About My Websites

I've been a web developer since the mid-1990s. I learned page coding back in the days when websites had only one purpose: to convey information. No stores. No games. No videos. Not even custom fonts. Just the facts, ma'am. To this day I still adhere to this philosophy. Every one of the thousands of web pages here is pure hand-coded, human-readable HTML designed solely to deliver information.

This is not to say I'm incapable of being as "fancy" as the next guy. I'm a professional visual designer/graphic artist, and I've also worked as a web application programmer doing some pretty highfalutin stuff. But there's no need for anything like that here. Indeed, visual styling more often than not distracts from what's important, rather than enhance it. Not to mention that websites today aren't the slightest bit conservative about the amount of code required to deliver them. Hey, everyone has broadband now, right? Wrong. Plus, mobile web surfing, which is growing exponentially, suffers the most from lazy web developers.

The design choices I've made are all deliberate and carefully geared to maximize readability, including the font, column width, colors, layout, etc. Consider this observation just on typography: "When genuinely good, it's like a plain glass window, allowing a clear view of the subject, while ostentatious typography is like a stained-glass window, drawing attention to its own beauty but obscuring the real view." (Alas, the source of this pearl is unknown.)

And yes, I still use tables for page layout (I can just imagine "modern" web developers shuddering uncontrollably at the thought!). Why? Because style sheets are prone to failure, especially for mobile browsers; a poorly-coded style sheet can result in pages that won't even render. Tables don't fail. This approach also makes everything backward-compatible for just about any known browser, and even forward-compatible given that support for tables cannot go away.

So, you may find my websites quaintly outdated and boring, in which case you may as well back out now, because they're not meant for you. There's no "user experience" here—that's crap for corporations looking to squeeze a profit from every click. My websites are for people who seek information, which I offer freely. No paywall. No tracking. No bullshit.

In the early days of webmastering, the mantra was Content is King. Here, at least, it still is.

For Web Geeks (what few are left)

What do I use to build my pages? These days it's Notepad++, principally because it conveniently color-codes the HTML tags. I've used a number of other applications over the years, including plain old Notepad, but never one that creates pages for me, such as WordPress. These apps often generate a lot of garbage code that's not man-readable. Have a look at the source code for this page: clean, simple, and easily understood. Just like the rendered page.

[Stored entries]
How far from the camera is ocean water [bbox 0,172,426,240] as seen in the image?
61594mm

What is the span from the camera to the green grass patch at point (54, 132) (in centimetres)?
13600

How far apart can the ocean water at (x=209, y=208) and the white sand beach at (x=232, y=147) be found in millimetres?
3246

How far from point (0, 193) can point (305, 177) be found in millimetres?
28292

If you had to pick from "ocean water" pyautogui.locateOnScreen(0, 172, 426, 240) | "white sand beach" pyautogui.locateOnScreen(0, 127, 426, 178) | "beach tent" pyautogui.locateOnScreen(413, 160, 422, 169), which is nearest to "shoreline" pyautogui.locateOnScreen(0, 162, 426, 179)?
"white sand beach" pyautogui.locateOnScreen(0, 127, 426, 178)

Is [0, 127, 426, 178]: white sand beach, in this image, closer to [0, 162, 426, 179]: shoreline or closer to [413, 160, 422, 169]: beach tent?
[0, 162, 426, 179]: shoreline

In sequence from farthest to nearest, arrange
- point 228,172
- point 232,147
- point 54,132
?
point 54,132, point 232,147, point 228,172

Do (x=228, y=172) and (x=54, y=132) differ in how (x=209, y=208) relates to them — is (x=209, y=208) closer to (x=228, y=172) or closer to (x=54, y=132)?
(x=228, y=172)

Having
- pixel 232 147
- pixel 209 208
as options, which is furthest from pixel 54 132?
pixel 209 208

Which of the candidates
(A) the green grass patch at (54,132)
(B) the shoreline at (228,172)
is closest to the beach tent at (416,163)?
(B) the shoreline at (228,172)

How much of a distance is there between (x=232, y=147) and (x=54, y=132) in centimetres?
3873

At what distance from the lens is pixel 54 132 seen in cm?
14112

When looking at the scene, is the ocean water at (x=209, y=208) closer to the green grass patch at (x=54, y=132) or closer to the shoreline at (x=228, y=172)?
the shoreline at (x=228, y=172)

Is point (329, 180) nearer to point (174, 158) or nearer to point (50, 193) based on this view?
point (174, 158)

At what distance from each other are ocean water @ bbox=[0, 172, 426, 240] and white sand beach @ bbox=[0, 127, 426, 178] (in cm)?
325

» **Exercise set**
A) Duplicate the About My Websites text between "So, you may" and "tracking. No bullshit.", inclusive.
B) In the About My Websites text, which application does the writer currently use to build pages?
Rely only on the About My Websites text when answering.

» **List of answers**
A)
So, you may find my websites quaintly outdated and boring, in which case you may as well back out now, because they're not meant for you. There's no "user experience" here—that's crap for corporations looking to squeeze a profit from every click. My websites are for people who seek information, which I offer freely. No paywall. No tracking. No bullshit.

B) Notepad++.